## Tekstfragment
Het achter elkaar plakken van achternamen is een hardnekkige gewoonte bij het verzinnen van een kantoornaam. Is dat wel zo slim? Voor- en nadelen van merknamen en tips bij het verzinnen ervan.

 

Nee, de oude heer De Nerée hoefde de manshoge letters niet te hebben, nu zijn naam niet langer op het dak van het Zuidaskantoor prijkt. Zijn zegen hadden ze bij het wijzigen van de kantoornaam. Heel origineel opereerde zijn oude kantoor daarbij niet. Het nieuwe Boekel komt voort uit de ingesleten gewoonte om het kan-toor bij de eerste achternaam te noemen. De advocaten van Boekel bevinden zich in goed gezelschap, want in de top 50 van Nederlandse advocatenkantoren komt vrijwel geen fantasienaam voor.
    Lexence is de enige echte uitzondering. Het Amsterdamse kantoor is mede dankzij zijn radiocommercials (de wet van Lexence) een naam die blijft hangen, een merk. Belangrijk, want bij het online zoeken naar een advocaat moet de consument makkelijk bij het juiste kantoor uitkomen. Dan kan de naam maar beter goed in de mond en in het geheugen liggen.

## Schriftelijke opgave
Welk kantoor is volgens het tekstfragment de enige echte uitzondering op het ontbreken van fantasienamen in de top 50 van Nederlandse advocatenkantoren?

## Verzameld materiaal
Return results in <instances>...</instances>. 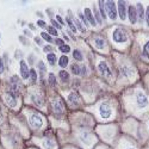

## Antwoord opgave
Lexence, een Amsterdams kantoor.